• **PAGE EXTRACT**:
◆ ◆ ◆ ◆ ◆

Because everything I’d hoped for has been taken away from me.
Because just when I’d started to believe there was another way of living, it’s gone.
Because my world has just collapsed. “They have taken away my Lord and I do not know where they have laid him.”
“Woman why are you weeping?”
Because Pilate’s world has won.
Even when Mary sees Jesus standing there, she is still distraught. Supposing him to be the gardener, she accuses him of stealing the body! When your hopes and dreams have been stolen, everyone you meet starts to look like a thief.
Mary, like Judas, like Peter, is being sucked into Pilate’s world.
And that’s when Easter happens.
“Mary”
Jesus calls her by name.
“Mary.”
Jesus calls her back. Jesus reaches out and grabs her, he pulls her out of the spinning vortex of Pilate’s world and brings her back into his world, his way, his kingdom.
He calls her by name. He calls her into the life of the resurrection, into new life, into life that will prevail, even over death itself.
She turns. And she returns to the way of Jesus. In that Easter moment, she is the one who is raised to new life. In that Easter moment she knows that love is stronger than hate, that life is stronger than death, she knows once again that there is hope. That despite all appearances to the contrary, Pilate’s ways are not the last word. The way of Jesus will prevail. Raised from the dead.
And Mary grabs on. Her instinctive reaction, and who can blame her, is to grab Jesus, to hold on for dear life, to never let go of this hope that she had lost but now has found. But that’s not Jesus’ way either. In Jesus’ world, in Jesus’ kingdom, hope is not something that we hold onto for ourselves. Hope is something we share, something we give to others, something we shout out from the rooftops.
“Don’t hold onto me. Go to my brothers and sisters and say to them, “I am ascending to my Father and your Father, to my God and to your God.”

◆ ◆ ◆ ◆ ◆

• **COLLECTED DATA**:
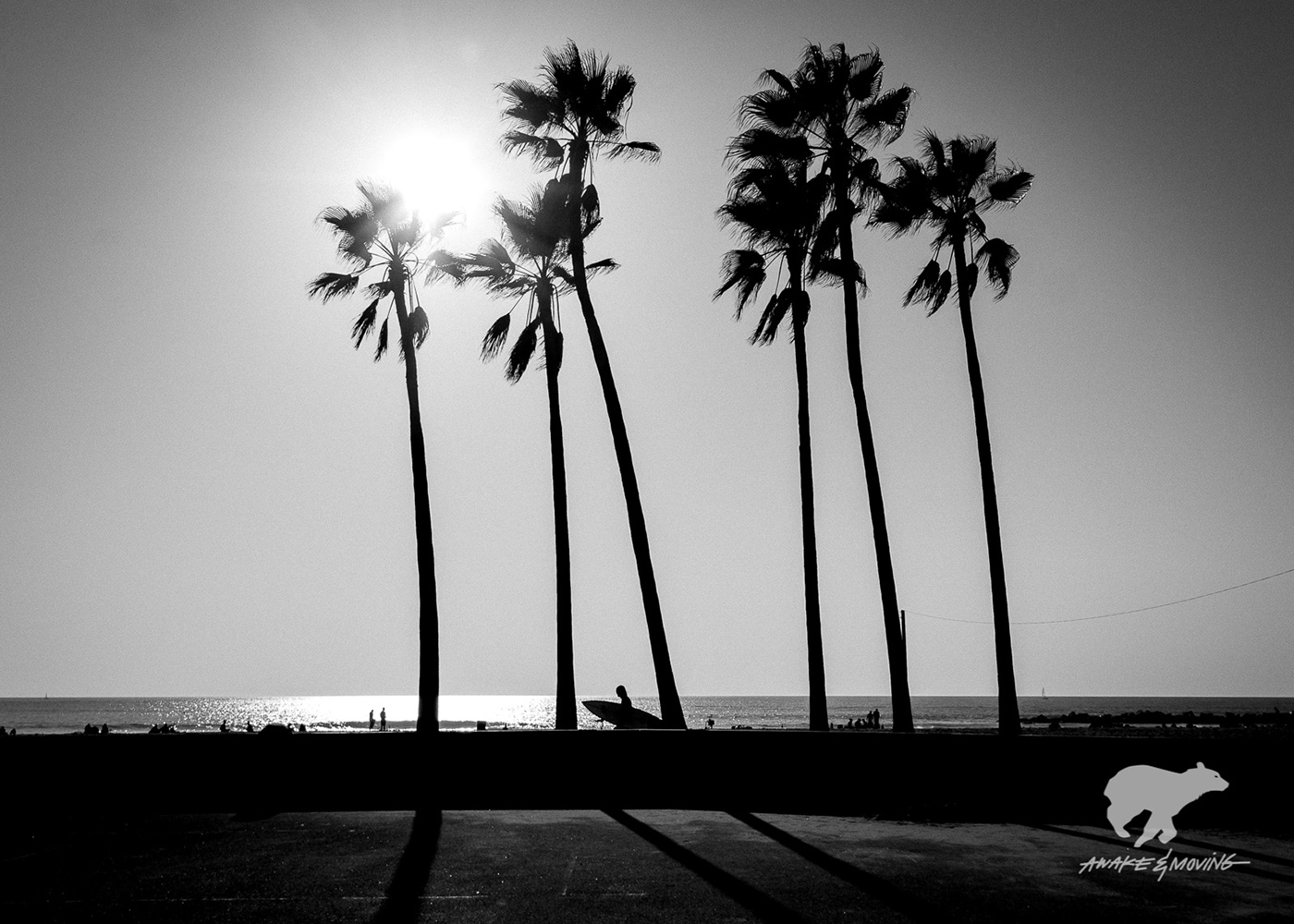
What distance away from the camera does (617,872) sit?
799 cm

◆ ◆ ◆ ◆ ◆

• **EXERCISE TASKS**:
1. Reproduce the part of the passage about Mary at the tomb that begins with the words containing "Because just when" and ends with "world has won.".
2. Carry the passage about Mary at the tomb forward from its last sentence.

• **ANSWERS TO THE TASKS**:
1.
Because just when I’d started to believe there was another way of living, it’s gone.
Because my world has just collapsed. “They have taken away my Lord and I do not know where they have laid him.”
“Woman why are you weeping?”
Because Pilate’s world has won.

2.
Jesus has opened a way for you and me to have same relationship with God that he has, a relationship for which the image of a loving parent is about as close as we can get. He wants us to be God’s children, wants us to embrace the way of life that he came to show us. A way of peace. A way of healing. A way of reconciliation. A way of justice, especially for the poor, oppressed and marginalized. A way of compassion. A way of mercy and forgiveness. A way of generosity. A way of love.
Now the Pilate’s of this world would tell us that that’s all just wishful thinking. That we’re just not being realistic in thinking that life can be this way. That power and self-interest will win in the end. But they’re wrong.
I know they’re wrong because Jesus Christ is risen and alive, and he is calling us by name to be his brothers and sisters in this new way of life that he has taught us. Jesus’ world has prevailed. Love wins. And so, live in Jesus’ world, live in the way he showed us. Love God. Love your neighbour. Do justice, practice forgiveness, show compassion, to all people. And never, ever lose hope.
For we are an Easter people.
Alleluia, Christ is risen.
The Lord is risen indeed. Alleluia!
Amen.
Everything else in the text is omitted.